**Amaç A:**
Seçilmiş metne göre:
(i) İlk mesaj saat kaçta yazılmış?
(ii) İkinci mesaj kime hitap ediyor?
(iii) Nietzsche'ye göre Tanrı hakkında ne söyleniyor?

**Seçilmiş Metin:**
24 Aralık 2012, 22.32
eyvallah beymen arkadasım kitabın ortasından konusmussunuz
24 Aralık 2012, 23.17
Sevgili  DIGOR.....
Nietzsche  ile ilgili birşeyler biliyordum da; yazından sonra merak edip biraz daha
 bilgilendim....Çok da fazla onunla hemfikir olmam mümkün değil...Ona göre ; Tanrı ölmüştür.
 İnsanlar dünyada yapayalnız kalmıştır.  Bu yüzden insanlar Tanrıdan bekledikleri umut ve
 istekleri bir kenara bırakıp; kendilerini dünyaya adamalılarmış. Böylelikle düşünce ile yaşam
 arasında bağ kurulması daha uygun olacakmış.... mış....mış......mış......

**Amaç B:**
Kayıtların başından başlayıp "Trypanosoma brucei: [605, 312, 818, 509]." ifadesinin geçtiği satıra kadar, o satır da dahil, her şeyi kelimesi kelimesine yeniden yazar mısınız? Resimleri yanıta almayın.

**Görev Verileri:**
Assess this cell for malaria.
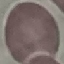

Uninfected.

capture = smartphone camera at the microscope eyepiece
image type = cell patch, automatically extracted from a larger field of view and resized to 64 × 64 pixels
stain = Giemsa
preparation = thin blood smear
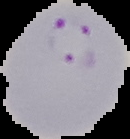

{
  "preparation": "thin blood film",
  "image_type": "segmented cell region on a black background",
  "image_size": "130×139 pixels",
  "result": "Plasmodium parasites identified"
}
State which cell type is depicted.
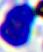

This is a leukocyte.

Summary:
  - Magnification: 400x
  - Modality: micrograph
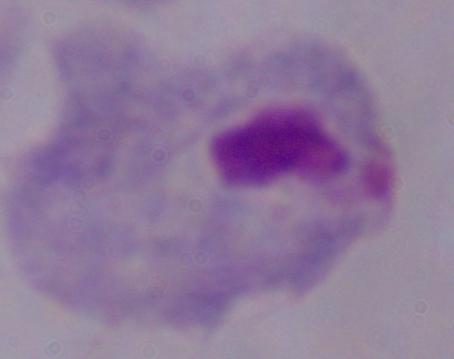
Captured at 1000x magnification. A trichomonad is shown. Micrograph.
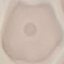
Malaria status: uninfected. Thin blood smear. Cell patch, automatically extracted from a larger field of view and resized to 64 × 64 pixels. Giemsa stain. Photographed with a smartphone camera at the microscope eyepiece.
Give the extent of all Trypanosoma brucei.
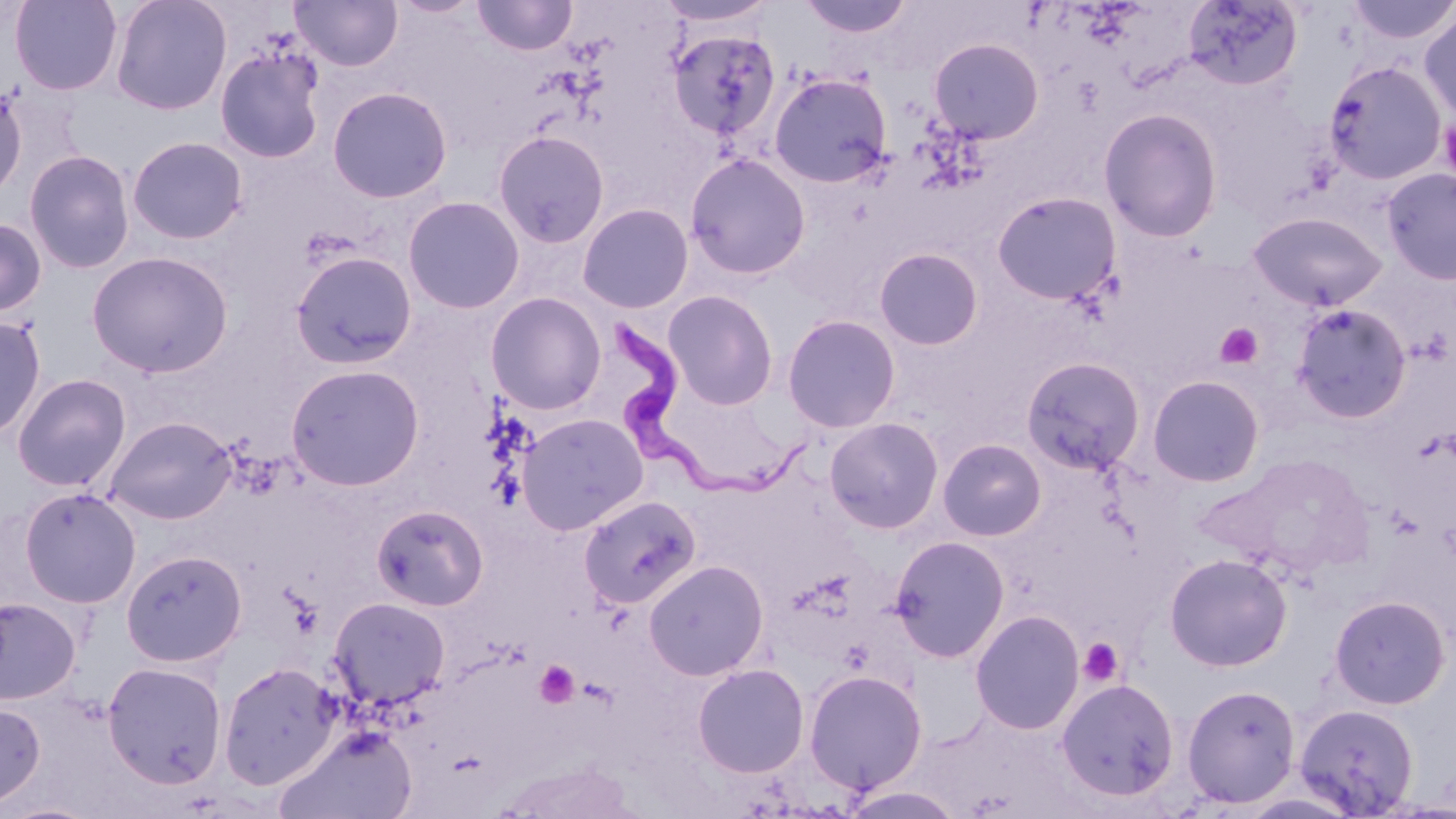

Approximate bounding boxes as [x1, y1, x2, y2] in pixels.
Trypanosoma brucei: [605, 312, 818, 509].

slide_level_diagnosis: Trypanosoma brucei
platelet_locations: 'approximate bounding boxes as [x1, y1, x2, y2] in pixels: [1440, 115, 1456, 188], [1215, 324, 1263, 369], [1077, 638, 1124, 688], [534, 660, 580, 708]'
magnification: 1000x
image_size: 1456×819 pixels
preparation: thin blood smear
uninfected_red_blood_cell_locations: 'approximate bounding boxes as [x1, y1, x2, y2] in pixels: [10, 0, 123, 95], [110, 0, 232, 115], [290, 0, 403, 71], [472, 0, 577, 56], [797, 0, 914, 39], [1181, 0, 1304, 91], [1344, 0, 1456, 44], [1419, 9, 1456, 125], [667, 29, 781, 143], [928, 38, 1044, 144], [214, 44, 327, 164], [1323, 59, 1447, 185], [769, 72, 893, 188], [326, 85, 453, 203], [0, 86, 27, 201], [1098, 108, 1223, 242], [492, 130, 610, 248], [127, 136, 248, 244], [23, 149, 135, 273], [684, 152, 811, 279], [1380, 167, 1456, 285], [992, 191, 1122, 304], [403, 195, 525, 314], [577, 203, 694, 313], [1248, 211, 1387, 311], [0, 217, 46, 318], [874, 247, 984, 351], [87, 250, 233, 378], [290, 250, 417, 369], [662, 290, 779, 410], [485, 292, 607, 414], [1291, 303, 1412, 423], [781, 314, 901, 433], [0, 315, 46, 441], [1021, 356, 1146, 475], [285, 364, 425, 490], [12, 373, 131, 491], [1147, 375, 1265, 487], [516, 413, 649, 535], [104, 415, 237, 525], [824, 417, 944, 534], [937, 438, 1046, 541], [19, 487, 141, 608], [578, 494, 702, 608], [371, 503, 489, 611], [889, 535, 1010, 662], [120, 548, 247, 667], [1163, 552, 1293, 671], [643, 559, 769, 681], [1328, 594, 1452, 710], [328, 596, 450, 711], [0, 598, 80, 705], [969, 609, 1085, 735], [102, 661, 226, 789], [218, 662, 342, 790], [692, 663, 810, 778], [804, 669, 928, 793], [1055, 678, 1180, 802], [1181, 683, 1301, 808], [0, 701, 46, 808], [1293, 702, 1419, 816], [275, 727, 419, 819], [837, 784, 966, 818], [0, 801, 102, 818]'
stain: May-Grünwald-Giemsa
field_of_view: single
modality: optical microscopy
Name the parasite shown.
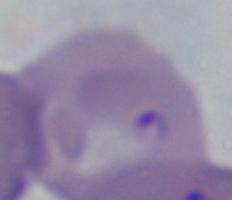
Babesia.

modality = photomicrograph
magnification = 1000x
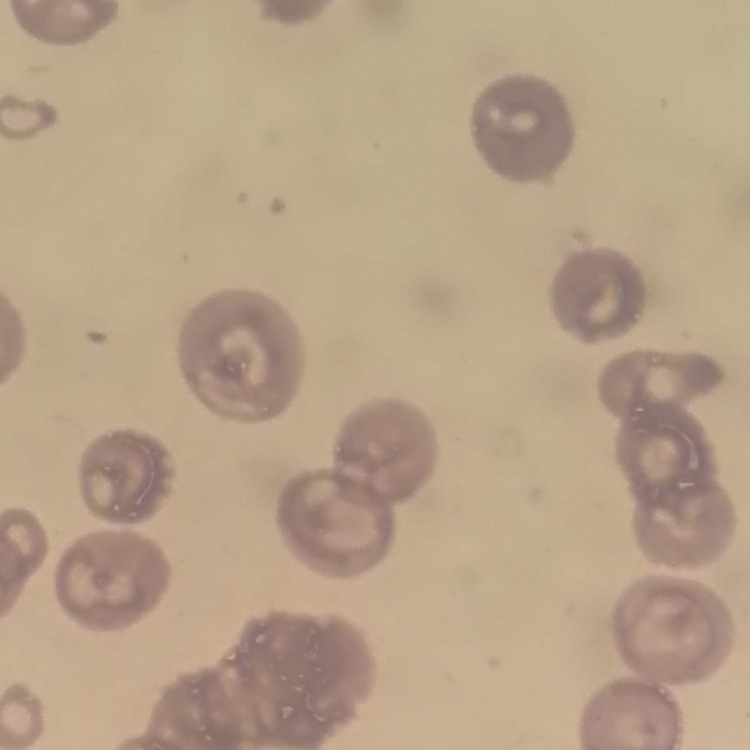 The erythrocytes exhibit no rouleaux formation. One tile cut from a larger photomicrograph. Thin blood smear. Stained with either Field's or Giemsa.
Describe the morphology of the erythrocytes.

**Çözüm A:**
(i) 22.32
(ii) DIGOR'a
(iii) Tanrı'nın ölmüş olduğu

**Çözüm B:**
Assess this cell for malaria.

Uninfected.

capture = smartphone camera at the microscope eyepiece
image type = cell patch, automatically extracted from a larger field of view and resized to 64 × 64 pixels
stain = Giemsa
preparation = thin blood smear

{
  "preparation": "thin blood film",
  "image_type": "segmented cell region on a black background",
  "image_size": "130×139 pixels",
  "result": "Plasmodium parasites identified"
}
State which cell type is depicted.

This is a leukocyte.

Summary:
  - Magnification: 400x
  - Modality: micrograph
Captured at 1000x magnification. A trichomonad is shown. Micrograph.
Malaria status: uninfected. Thin blood smear. Cell patch, automatically extracted from a larger field of view and resized to 64 × 64 pixels. Giemsa stain. Photographed with a smartphone camera at the microscope eyepiece.
Give the extent of all Trypanosoma brucei.

Approximate bounding boxes as [x1, y1, x2, y2] in pixels.
Trypanosoma brucei: [605, 312, 818, 509].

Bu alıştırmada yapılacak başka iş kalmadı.